**Given task**
Copy the data below word for word, keeping every line as it appears.

**Material to process**
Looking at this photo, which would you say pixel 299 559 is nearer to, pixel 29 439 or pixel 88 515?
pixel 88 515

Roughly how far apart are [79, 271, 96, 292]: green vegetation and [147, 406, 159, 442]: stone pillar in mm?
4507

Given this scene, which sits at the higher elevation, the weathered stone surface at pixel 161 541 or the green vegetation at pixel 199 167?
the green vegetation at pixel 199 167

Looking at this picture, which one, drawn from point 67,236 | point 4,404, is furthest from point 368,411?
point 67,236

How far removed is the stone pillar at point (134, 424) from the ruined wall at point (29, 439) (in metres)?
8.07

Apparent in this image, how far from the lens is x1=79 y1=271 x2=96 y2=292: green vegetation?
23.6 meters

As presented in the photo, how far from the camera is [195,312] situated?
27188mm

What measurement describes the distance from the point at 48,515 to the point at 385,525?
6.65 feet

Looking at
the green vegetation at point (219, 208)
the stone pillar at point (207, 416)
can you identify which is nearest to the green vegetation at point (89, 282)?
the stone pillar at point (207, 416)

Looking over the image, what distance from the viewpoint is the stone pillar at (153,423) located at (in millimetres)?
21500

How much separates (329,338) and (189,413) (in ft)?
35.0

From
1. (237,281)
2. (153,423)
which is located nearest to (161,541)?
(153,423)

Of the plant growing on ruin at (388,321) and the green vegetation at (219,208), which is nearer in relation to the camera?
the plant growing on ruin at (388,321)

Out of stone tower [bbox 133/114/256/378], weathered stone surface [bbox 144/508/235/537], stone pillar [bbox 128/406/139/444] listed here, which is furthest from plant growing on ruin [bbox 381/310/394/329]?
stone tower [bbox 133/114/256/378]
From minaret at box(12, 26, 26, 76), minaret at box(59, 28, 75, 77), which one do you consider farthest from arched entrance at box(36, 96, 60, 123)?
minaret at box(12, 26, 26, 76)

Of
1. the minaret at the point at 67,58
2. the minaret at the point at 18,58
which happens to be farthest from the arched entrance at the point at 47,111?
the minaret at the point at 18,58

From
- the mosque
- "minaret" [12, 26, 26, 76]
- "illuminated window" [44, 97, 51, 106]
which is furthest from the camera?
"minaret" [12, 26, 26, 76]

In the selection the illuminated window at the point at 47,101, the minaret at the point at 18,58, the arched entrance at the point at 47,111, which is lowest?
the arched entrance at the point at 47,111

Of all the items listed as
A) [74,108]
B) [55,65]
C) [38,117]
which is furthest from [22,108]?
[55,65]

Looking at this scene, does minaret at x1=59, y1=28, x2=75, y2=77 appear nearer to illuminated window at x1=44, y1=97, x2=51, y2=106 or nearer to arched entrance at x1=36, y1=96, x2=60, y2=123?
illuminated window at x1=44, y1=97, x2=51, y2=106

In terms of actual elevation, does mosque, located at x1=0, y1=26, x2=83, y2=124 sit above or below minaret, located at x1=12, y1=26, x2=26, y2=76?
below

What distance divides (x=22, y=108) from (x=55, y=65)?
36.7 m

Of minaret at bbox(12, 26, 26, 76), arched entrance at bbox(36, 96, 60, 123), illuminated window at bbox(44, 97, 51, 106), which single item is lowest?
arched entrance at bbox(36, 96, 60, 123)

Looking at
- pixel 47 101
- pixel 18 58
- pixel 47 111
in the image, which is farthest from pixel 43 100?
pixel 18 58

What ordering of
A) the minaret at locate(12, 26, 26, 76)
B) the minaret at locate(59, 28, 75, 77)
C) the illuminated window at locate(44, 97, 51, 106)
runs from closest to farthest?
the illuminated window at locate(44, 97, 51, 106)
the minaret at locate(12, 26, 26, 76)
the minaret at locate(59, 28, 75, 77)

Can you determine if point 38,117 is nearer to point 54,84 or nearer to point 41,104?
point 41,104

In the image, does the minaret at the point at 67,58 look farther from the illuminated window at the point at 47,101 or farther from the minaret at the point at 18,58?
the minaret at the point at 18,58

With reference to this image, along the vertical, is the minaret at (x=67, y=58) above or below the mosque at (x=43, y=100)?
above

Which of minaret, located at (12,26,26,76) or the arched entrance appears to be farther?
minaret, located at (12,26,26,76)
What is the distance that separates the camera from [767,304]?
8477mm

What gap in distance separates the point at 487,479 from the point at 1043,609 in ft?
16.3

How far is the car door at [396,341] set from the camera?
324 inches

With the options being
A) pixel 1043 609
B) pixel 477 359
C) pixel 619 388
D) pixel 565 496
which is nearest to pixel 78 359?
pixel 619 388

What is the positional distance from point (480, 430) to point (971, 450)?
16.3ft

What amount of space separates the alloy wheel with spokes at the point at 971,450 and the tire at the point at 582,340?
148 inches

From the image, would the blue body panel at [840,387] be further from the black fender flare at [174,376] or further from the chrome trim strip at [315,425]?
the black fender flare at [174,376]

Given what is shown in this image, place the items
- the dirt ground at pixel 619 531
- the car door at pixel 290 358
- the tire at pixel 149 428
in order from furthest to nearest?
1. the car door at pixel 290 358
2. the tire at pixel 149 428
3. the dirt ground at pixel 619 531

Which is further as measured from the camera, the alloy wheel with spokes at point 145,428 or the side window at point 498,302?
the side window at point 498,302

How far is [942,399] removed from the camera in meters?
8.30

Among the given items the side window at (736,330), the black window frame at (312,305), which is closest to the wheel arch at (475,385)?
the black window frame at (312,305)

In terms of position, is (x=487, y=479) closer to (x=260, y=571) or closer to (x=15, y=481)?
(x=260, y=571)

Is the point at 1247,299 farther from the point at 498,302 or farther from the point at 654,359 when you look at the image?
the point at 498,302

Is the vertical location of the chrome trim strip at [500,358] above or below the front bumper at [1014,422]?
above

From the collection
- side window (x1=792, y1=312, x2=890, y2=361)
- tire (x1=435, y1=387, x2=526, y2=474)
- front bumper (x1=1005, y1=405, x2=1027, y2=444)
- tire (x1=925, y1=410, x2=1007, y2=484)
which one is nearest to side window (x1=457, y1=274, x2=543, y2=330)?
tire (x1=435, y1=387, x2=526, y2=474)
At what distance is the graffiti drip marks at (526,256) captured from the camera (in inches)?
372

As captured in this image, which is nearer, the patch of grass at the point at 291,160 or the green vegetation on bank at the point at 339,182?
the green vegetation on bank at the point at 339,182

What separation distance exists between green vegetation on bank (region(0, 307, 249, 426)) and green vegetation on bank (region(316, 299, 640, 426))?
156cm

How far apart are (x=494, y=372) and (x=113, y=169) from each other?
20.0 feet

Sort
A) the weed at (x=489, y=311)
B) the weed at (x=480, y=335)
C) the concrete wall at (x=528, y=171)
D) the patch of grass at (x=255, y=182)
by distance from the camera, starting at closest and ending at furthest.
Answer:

**Solution**
Looking at this photo, which would you say pixel 299 559 is nearer to, pixel 29 439 or pixel 88 515?
pixel 88 515

Roughly how far apart are [79, 271, 96, 292]: green vegetation and [147, 406, 159, 442]: stone pillar in mm?
4507

Given this scene, which sits at the higher elevation, the weathered stone surface at pixel 161 541 or the green vegetation at pixel 199 167?
the green vegetation at pixel 199 167

Looking at this picture, which one, drawn from point 67,236 | point 4,404, is furthest from point 368,411?
point 67,236

How far removed is the stone pillar at point (134, 424) from the ruined wall at point (29, 439) (in metres)?
8.07

Apparent in this image, how far from the lens is x1=79 y1=271 x2=96 y2=292: green vegetation?
23.6 meters

As presented in the photo, how far from the camera is [195,312] situated?
27188mm

What measurement describes the distance from the point at 48,515 to the point at 385,525?
6.65 feet

Looking at
the green vegetation at point (219, 208)
the stone pillar at point (207, 416)
can you identify which is nearest to the green vegetation at point (89, 282)?
the stone pillar at point (207, 416)

Looking over the image, what distance from the viewpoint is the stone pillar at (153,423) located at (in millimetres)?
21500

How much separates (329,338) and (189,413) (in ft)?
35.0

From
1. (237,281)
2. (153,423)
which is located nearest to (161,541)?
(153,423)

Of the plant growing on ruin at (388,321) and the green vegetation at (219,208), which is nearer in relation to the camera?
the plant growing on ruin at (388,321)

Out of stone tower [bbox 133/114/256/378], weathered stone surface [bbox 144/508/235/537], stone pillar [bbox 128/406/139/444] listed here, which is furthest from plant growing on ruin [bbox 381/310/394/329]?
stone tower [bbox 133/114/256/378]
From minaret at box(12, 26, 26, 76), minaret at box(59, 28, 75, 77), which one do you consider farthest from arched entrance at box(36, 96, 60, 123)?
minaret at box(12, 26, 26, 76)

Of
1. the minaret at the point at 67,58
2. the minaret at the point at 18,58
which happens to be farthest from the arched entrance at the point at 47,111?
the minaret at the point at 18,58

From
- the mosque
- "minaret" [12, 26, 26, 76]
- "illuminated window" [44, 97, 51, 106]
which is furthest from the camera?
"minaret" [12, 26, 26, 76]

In the selection the illuminated window at the point at 47,101, the minaret at the point at 18,58, the arched entrance at the point at 47,111, which is lowest?
the arched entrance at the point at 47,111

Of all the items listed as
A) [74,108]
B) [55,65]
C) [38,117]
which is furthest from [22,108]?
[55,65]

Looking at this scene, does minaret at x1=59, y1=28, x2=75, y2=77 appear nearer to illuminated window at x1=44, y1=97, x2=51, y2=106 or nearer to arched entrance at x1=36, y1=96, x2=60, y2=123?
illuminated window at x1=44, y1=97, x2=51, y2=106

In terms of actual elevation, does mosque, located at x1=0, y1=26, x2=83, y2=124 sit above or below minaret, located at x1=12, y1=26, x2=26, y2=76?
below

What distance divides (x=22, y=108) from (x=55, y=65)?
36.7 m

Of minaret at bbox(12, 26, 26, 76), arched entrance at bbox(36, 96, 60, 123), illuminated window at bbox(44, 97, 51, 106), which single item is lowest?
arched entrance at bbox(36, 96, 60, 123)

Looking at
- pixel 47 101
- pixel 18 58
- pixel 47 111
in the image, which is farthest from pixel 43 100?
pixel 18 58

What ordering of
A) the minaret at locate(12, 26, 26, 76)
B) the minaret at locate(59, 28, 75, 77)
C) the illuminated window at locate(44, 97, 51, 106)
runs from closest to farthest?
the illuminated window at locate(44, 97, 51, 106)
the minaret at locate(12, 26, 26, 76)
the minaret at locate(59, 28, 75, 77)

Can you determine if point 38,117 is nearer to point 54,84 or nearer to point 41,104?
point 41,104

In the image, does the minaret at the point at 67,58 look farther from the illuminated window at the point at 47,101 or farther from the minaret at the point at 18,58?
the minaret at the point at 18,58

With reference to this image, along the vertical, is the minaret at (x=67, y=58) above or below the mosque at (x=43, y=100)?
above

Which of minaret, located at (12,26,26,76) or the arched entrance appears to be farther?
minaret, located at (12,26,26,76)
What is the distance that separates the camera from [767,304]?
8477mm

What gap in distance separates the point at 487,479 from the point at 1043,609 in ft?
16.3

How far is the car door at [396,341] set from the camera?
324 inches

With the options being
A) pixel 1043 609
B) pixel 477 359
C) pixel 619 388
D) pixel 565 496
which is nearest to pixel 78 359?
pixel 619 388

What is the positional distance from point (480, 430) to point (971, 450)?
16.3ft

What amount of space separates the alloy wheel with spokes at the point at 971,450 and the tire at the point at 582,340?
148 inches

From the image, would the blue body panel at [840,387] be further from the black fender flare at [174,376] or further from the chrome trim strip at [315,425]?
the black fender flare at [174,376]

Given what is shown in this image, place the items
- the dirt ground at pixel 619 531
- the car door at pixel 290 358
- the tire at pixel 149 428
in order from furthest to nearest?
1. the car door at pixel 290 358
2. the tire at pixel 149 428
3. the dirt ground at pixel 619 531

Which is further as measured from the camera, the alloy wheel with spokes at point 145,428 or the side window at point 498,302?
the side window at point 498,302

How far is [942,399] removed from the camera in meters?
8.30

Among the given items the side window at (736,330), the black window frame at (312,305), which is closest to the wheel arch at (475,385)?
the black window frame at (312,305)

In terms of position, is (x=487, y=479) closer to (x=260, y=571) or closer to (x=15, y=481)?
(x=260, y=571)

Is the point at 1247,299 farther from the point at 498,302 or farther from the point at 654,359 when you look at the image?
the point at 498,302

Is the vertical location of the chrome trim strip at [500,358] above or below the front bumper at [1014,422]?
above

From the collection
- side window (x1=792, y1=312, x2=890, y2=361)
- tire (x1=435, y1=387, x2=526, y2=474)
- front bumper (x1=1005, y1=405, x2=1027, y2=444)
- tire (x1=925, y1=410, x2=1007, y2=484)
which one is nearest to side window (x1=457, y1=274, x2=543, y2=330)?
tire (x1=435, y1=387, x2=526, y2=474)
At what distance is the graffiti drip marks at (526,256) captured from the camera (in inches)?
372

As captured in this image, which is nearer, the patch of grass at the point at 291,160 or the green vegetation on bank at the point at 339,182?
the green vegetation on bank at the point at 339,182

What separation distance exists between green vegetation on bank (region(0, 307, 249, 426)) and green vegetation on bank (region(316, 299, 640, 426))?
156cm

How far apart are (x=494, y=372) and (x=113, y=169) from each other?
20.0 feet

Sort
A) the weed at (x=489, y=311)
B) the weed at (x=480, y=335)
C) the concrete wall at (x=528, y=171)
D) the patch of grass at (x=255, y=182)
by distance from the camera, starting at closest and ending at furthest.
Answer:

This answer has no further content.